Geoffrey's intense piece of advice to Claire is wasted on her (hilariously, she's back to twirling in the background of the next scene), but I can't watch it without tearing up. Let me just reproduce it here in toto:

"Ophelia is a child. She has been dominated by powerful men all of her life and suddenly they all disappear. Her brother goes to France. Her father is murdered by her boyfriend. And he is shipped off to England. She is alone for the first time, grieving and heartbroken and guilty because, as far as she's concerned, it's all her fault. She ignored her brother's advice and fell in love with Hamlet and now, her father is dead, all because of her. And the pain, and the loss, and the shame, and the guilt, all of this is gnawing away inside that little child's mind, and it comes out as little... songs. 'And will he not come again? And will he not come again? No, no, he is dead.' My father is dead and I killed him."

This is dead on, and hearing the quote he uses spoken by a man, reveals how the songs also relate to Hamlet's own situation. He too has gone mad from losing a father (or three, if we count surrogate Yorrick and stay-at-home uncle who betrayed his trust Claudius), and Geoffrey makes us feel that loss and how guilt played a part in his own bout of madness. We almost intuit what his own legendary Hamlet was like.

Thankfully, something happens to Claire and understudy Kate (Rachel McAdams) must take over for her. Her performance as Ophelia, make-up dripping, voice shaking and breaking, even gets to Claire, who bitterly wipes a tear away in the audience.

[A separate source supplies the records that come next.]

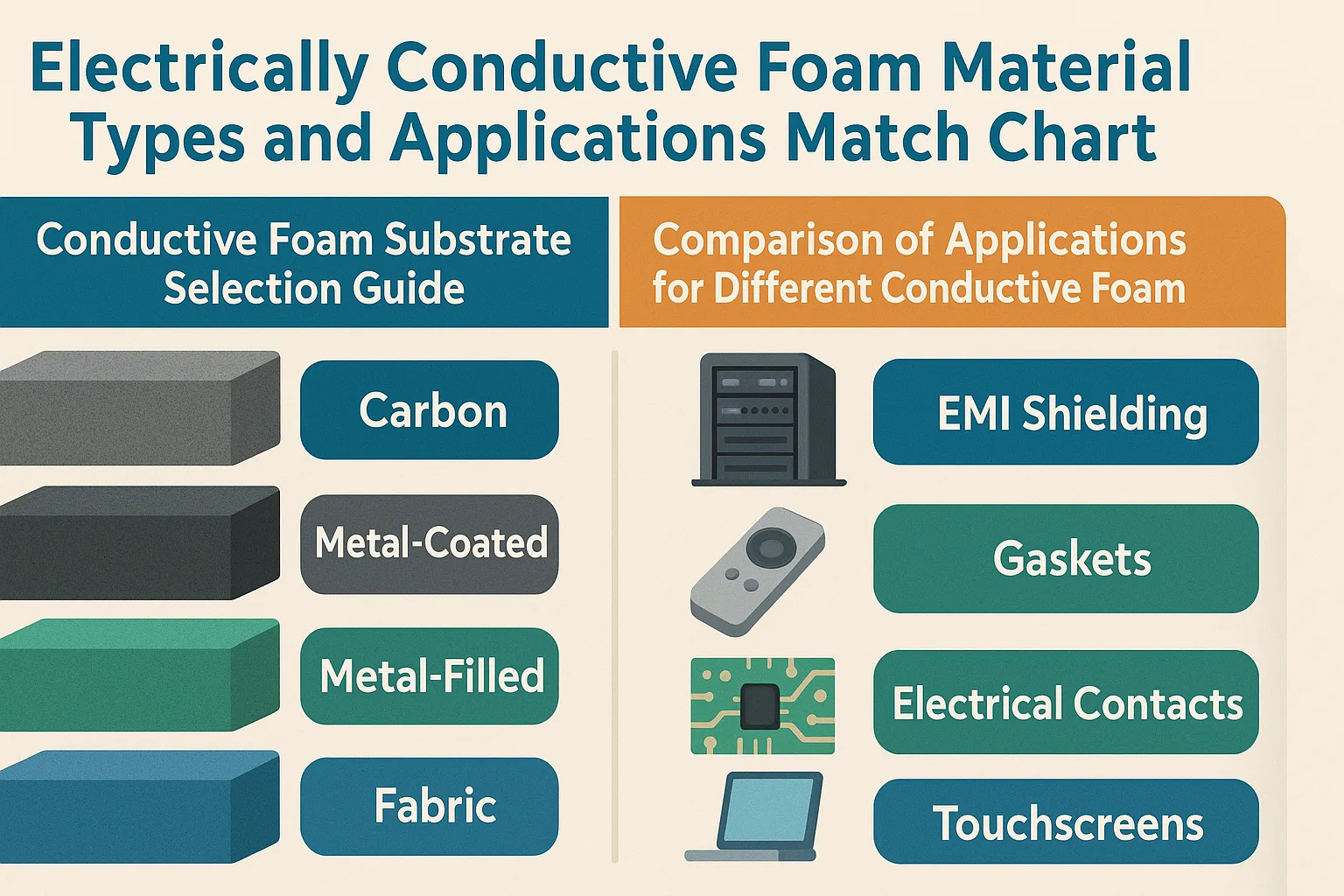 Electrically Conductive Foam Material Types and Applications Match Chart

Conductive Foam Substrate Selection Guide

Carbon

Metal-Coated

Metal-Filled

Fabric

Comparison of Applications for Different Conductive Foam

EMI Shielding

Gaskets

Electrical Contacts

Touchscreens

Ellen (Martha Burns) playing Gertrude is also visibly affected, another case of seeing the actress behind the role, not expecting that level of emotion. It makes me realize how important Gertrude's reaction to Ophelia is in this scene. In the text, she isn't particularly kind to her. She doesn't even want to deal with her at the moment. But if she lets herself be touched by this moment, or if she visibly doesn't, it changes how we might understand Gertrude's later narration of Ophelia's final moments. On one end of the scale, deep empathy, on the other, the sense she might have played a sinister. part in those events.